У меня подозрение, что во время копирования файлов на сетевую шару, сетка отрубается и файлы тупо грузятся в память\своп, а когда она перегружается сервер сбрасывает память. В любом случае если он БСОДить будет, то это проблема в памяти\сетке.

----------


## serjga

Может для начала сменить блок питания?
Бывает так при умирающем питателе.
Проверить оперативку программой MemTest86 последней версии.

----------


## ivanov.slon

HelP!!! Стоит север win2003 server + сервер терминалов подключение происходит без пробелем, но не запускается не одно приложение, на серваке был вирус, с ним справился теперь похоже последствия, где в реестре ветка отвечающая за запуск приложений?

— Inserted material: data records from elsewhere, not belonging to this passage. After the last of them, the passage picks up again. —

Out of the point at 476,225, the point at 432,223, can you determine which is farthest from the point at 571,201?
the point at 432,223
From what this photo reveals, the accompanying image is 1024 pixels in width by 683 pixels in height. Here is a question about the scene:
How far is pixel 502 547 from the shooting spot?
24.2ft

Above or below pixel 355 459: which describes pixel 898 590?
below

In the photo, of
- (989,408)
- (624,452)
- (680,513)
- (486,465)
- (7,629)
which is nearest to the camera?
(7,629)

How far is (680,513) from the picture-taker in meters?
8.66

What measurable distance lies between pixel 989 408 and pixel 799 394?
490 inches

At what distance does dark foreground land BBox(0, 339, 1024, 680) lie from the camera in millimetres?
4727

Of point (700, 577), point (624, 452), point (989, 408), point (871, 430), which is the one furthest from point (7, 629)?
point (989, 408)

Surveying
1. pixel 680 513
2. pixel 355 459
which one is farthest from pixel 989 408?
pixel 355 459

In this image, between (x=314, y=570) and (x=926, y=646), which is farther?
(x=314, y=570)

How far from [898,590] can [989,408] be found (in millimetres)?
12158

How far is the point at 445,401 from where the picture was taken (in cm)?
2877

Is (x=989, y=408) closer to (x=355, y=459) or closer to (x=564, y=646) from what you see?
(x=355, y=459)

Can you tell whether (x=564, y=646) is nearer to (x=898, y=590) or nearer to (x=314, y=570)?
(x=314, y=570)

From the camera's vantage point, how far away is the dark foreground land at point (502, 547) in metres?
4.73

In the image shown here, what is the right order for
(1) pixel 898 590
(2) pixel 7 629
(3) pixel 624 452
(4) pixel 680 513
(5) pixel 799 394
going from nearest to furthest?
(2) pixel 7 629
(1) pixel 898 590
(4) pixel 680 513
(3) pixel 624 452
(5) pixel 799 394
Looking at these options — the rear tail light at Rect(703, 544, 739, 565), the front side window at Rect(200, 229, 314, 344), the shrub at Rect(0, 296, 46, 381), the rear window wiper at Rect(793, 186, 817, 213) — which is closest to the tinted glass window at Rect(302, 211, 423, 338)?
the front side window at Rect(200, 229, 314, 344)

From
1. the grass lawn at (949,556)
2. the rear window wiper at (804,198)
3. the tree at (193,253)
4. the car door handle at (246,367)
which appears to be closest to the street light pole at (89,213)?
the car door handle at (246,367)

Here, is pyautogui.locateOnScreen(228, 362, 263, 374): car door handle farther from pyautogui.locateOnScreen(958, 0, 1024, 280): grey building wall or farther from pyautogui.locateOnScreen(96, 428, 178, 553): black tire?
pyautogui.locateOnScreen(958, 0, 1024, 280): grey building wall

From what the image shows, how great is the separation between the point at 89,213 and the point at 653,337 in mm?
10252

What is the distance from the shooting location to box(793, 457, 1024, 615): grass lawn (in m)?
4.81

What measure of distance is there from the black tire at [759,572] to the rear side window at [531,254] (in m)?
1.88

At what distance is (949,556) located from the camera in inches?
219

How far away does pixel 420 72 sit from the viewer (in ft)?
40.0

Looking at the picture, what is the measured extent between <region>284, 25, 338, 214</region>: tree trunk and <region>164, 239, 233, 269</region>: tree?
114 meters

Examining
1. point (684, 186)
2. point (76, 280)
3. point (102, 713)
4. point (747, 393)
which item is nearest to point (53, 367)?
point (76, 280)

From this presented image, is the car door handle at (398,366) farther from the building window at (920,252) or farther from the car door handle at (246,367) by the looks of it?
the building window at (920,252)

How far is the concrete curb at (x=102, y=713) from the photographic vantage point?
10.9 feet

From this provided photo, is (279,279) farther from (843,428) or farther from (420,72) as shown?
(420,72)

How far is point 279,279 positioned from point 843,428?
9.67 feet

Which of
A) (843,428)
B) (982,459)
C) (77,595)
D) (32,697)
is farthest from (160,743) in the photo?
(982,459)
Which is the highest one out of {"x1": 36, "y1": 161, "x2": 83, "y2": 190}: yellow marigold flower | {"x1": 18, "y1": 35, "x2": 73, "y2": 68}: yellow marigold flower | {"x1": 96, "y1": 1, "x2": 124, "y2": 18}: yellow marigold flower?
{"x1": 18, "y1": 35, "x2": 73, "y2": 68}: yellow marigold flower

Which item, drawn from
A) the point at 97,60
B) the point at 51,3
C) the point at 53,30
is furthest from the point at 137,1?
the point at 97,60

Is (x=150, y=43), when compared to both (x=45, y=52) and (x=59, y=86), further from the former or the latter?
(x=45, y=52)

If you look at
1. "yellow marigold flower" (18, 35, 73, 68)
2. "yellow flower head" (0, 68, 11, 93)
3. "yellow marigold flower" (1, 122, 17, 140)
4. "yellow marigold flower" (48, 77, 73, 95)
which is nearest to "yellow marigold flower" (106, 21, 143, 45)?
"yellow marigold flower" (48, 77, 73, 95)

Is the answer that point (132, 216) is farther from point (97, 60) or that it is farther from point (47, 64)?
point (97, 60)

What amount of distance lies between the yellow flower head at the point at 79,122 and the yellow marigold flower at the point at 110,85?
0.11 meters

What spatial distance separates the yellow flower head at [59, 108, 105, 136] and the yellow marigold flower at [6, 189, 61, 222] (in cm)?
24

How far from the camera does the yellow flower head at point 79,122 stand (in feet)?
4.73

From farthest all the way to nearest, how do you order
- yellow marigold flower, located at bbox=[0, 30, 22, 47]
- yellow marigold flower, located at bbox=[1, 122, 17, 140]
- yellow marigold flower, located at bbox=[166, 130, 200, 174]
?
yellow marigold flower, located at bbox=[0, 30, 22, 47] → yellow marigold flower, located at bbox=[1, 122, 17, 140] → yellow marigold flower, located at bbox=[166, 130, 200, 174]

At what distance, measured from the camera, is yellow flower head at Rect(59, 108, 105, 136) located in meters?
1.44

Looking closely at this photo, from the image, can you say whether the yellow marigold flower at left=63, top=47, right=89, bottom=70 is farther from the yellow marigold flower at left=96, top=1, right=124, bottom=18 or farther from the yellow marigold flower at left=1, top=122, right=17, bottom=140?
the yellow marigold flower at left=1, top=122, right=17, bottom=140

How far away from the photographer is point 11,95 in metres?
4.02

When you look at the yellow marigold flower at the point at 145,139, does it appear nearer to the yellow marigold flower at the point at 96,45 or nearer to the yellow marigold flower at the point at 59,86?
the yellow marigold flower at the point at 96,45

Помогите, кто поможет ставлю пиво!!!

----------


## ams

> HelP!!! Стоит север win2003 server + сервер терминалов подключение происходит без пробелем, но не запускается не одно приложение, на серваке был вирус, с ним справился теперь похоже последствия, где в реестре ветка отвечающая за запуск приложений? Помогите, кто поможет ставлю пиво!!!

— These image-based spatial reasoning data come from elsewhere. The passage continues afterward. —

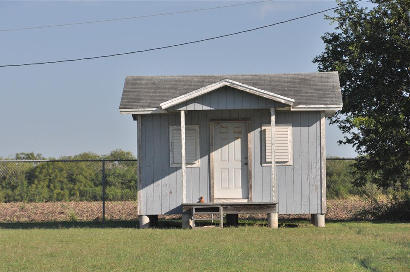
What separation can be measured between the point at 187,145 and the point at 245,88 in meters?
2.39

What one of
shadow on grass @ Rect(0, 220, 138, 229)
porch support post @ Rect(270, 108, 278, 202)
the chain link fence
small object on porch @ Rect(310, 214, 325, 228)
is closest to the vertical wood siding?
small object on porch @ Rect(310, 214, 325, 228)

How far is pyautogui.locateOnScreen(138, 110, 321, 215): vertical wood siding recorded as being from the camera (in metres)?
18.8

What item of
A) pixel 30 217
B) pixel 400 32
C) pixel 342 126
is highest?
pixel 400 32

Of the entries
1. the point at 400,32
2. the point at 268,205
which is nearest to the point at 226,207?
the point at 268,205

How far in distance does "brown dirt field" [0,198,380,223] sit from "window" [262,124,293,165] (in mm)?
4890

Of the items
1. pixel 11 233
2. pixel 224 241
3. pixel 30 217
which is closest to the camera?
pixel 224 241

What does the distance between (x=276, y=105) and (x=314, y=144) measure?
5.31 feet

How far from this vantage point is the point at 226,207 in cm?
1834

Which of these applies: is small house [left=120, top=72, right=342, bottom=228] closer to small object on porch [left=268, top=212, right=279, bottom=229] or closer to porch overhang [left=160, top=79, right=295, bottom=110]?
small object on porch [left=268, top=212, right=279, bottom=229]

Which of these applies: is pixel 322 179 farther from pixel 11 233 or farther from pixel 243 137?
pixel 11 233

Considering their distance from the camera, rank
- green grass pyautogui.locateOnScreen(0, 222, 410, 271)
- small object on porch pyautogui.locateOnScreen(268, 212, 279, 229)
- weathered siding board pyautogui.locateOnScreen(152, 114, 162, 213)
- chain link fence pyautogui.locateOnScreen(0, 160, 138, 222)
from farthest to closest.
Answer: chain link fence pyautogui.locateOnScreen(0, 160, 138, 222)
weathered siding board pyautogui.locateOnScreen(152, 114, 162, 213)
small object on porch pyautogui.locateOnScreen(268, 212, 279, 229)
green grass pyautogui.locateOnScreen(0, 222, 410, 271)

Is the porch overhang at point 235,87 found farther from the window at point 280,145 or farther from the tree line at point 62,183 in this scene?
the tree line at point 62,183

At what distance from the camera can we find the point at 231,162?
19.1 metres

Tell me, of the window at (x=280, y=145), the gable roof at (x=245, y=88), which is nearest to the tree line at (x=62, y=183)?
the gable roof at (x=245, y=88)
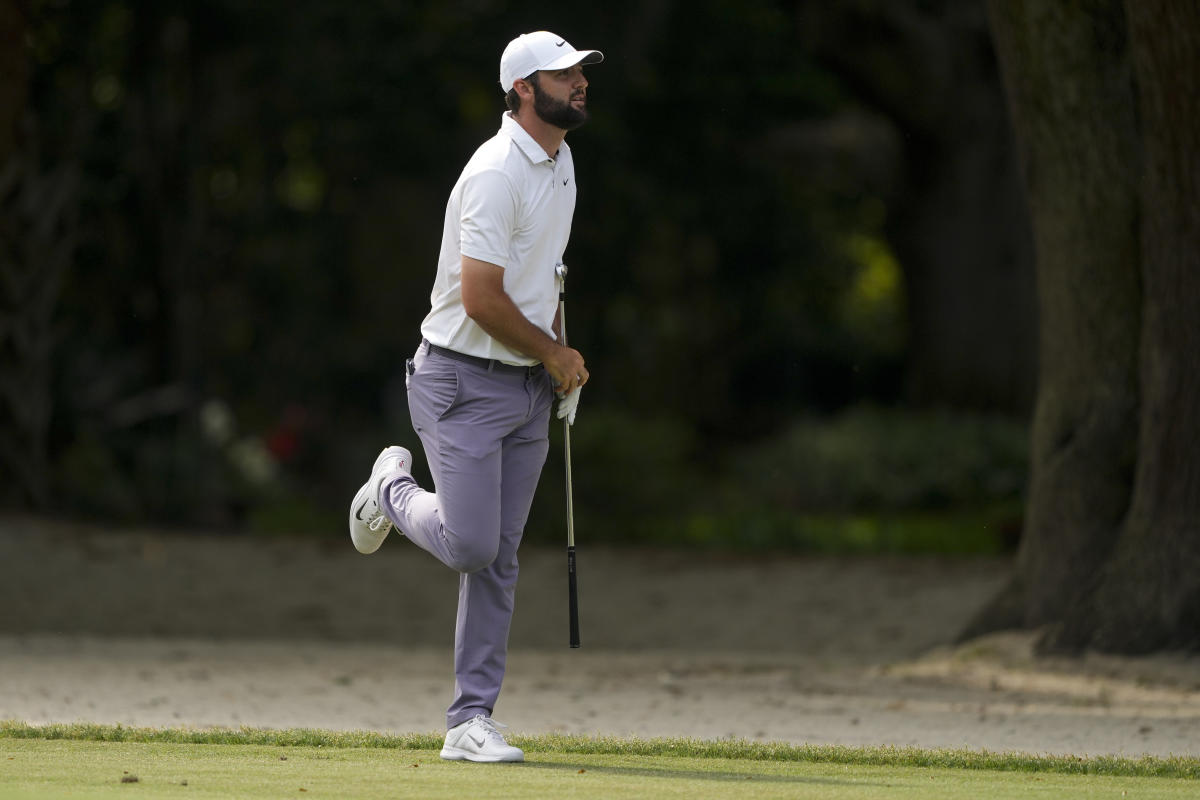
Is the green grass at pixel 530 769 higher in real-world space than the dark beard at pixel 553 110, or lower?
lower

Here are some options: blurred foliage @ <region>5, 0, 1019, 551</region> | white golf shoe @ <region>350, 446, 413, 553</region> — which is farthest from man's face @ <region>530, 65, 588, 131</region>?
blurred foliage @ <region>5, 0, 1019, 551</region>

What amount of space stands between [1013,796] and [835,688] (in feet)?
12.4

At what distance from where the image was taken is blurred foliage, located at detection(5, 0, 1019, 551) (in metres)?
17.0

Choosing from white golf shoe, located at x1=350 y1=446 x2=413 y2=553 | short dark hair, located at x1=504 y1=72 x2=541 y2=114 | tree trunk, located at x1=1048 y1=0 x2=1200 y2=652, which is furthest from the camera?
tree trunk, located at x1=1048 y1=0 x2=1200 y2=652

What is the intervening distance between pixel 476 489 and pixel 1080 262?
4.90 m

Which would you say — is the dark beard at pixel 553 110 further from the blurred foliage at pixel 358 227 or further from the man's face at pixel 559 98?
the blurred foliage at pixel 358 227

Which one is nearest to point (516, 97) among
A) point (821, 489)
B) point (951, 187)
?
point (821, 489)

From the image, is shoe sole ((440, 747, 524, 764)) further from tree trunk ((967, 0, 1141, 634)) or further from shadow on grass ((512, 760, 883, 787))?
tree trunk ((967, 0, 1141, 634))

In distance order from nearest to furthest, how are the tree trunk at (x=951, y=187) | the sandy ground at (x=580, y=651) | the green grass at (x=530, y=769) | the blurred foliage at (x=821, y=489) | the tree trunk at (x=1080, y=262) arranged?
the green grass at (x=530, y=769) → the sandy ground at (x=580, y=651) → the tree trunk at (x=1080, y=262) → the blurred foliage at (x=821, y=489) → the tree trunk at (x=951, y=187)

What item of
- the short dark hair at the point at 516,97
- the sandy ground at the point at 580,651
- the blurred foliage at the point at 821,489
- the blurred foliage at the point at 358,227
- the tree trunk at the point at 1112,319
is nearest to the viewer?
the short dark hair at the point at 516,97

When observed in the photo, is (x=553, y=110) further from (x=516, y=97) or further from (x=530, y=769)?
(x=530, y=769)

Если удалялся вирус то вполне возможно, что вместе с ним удалилась и часть реестра. 
Посоветую запустить sfc /scannow который и должен перезаписать (восстановить) реестр. 
Для данной операции понадобится CD с Win2003 (если сервис паки установлены то диск тоже должен иметь эти сервис паки обязательно).
Ну и сними образ с диска перед применением этой команды ибо пути мелгомягкого неисповедимы.
Удачи.

----------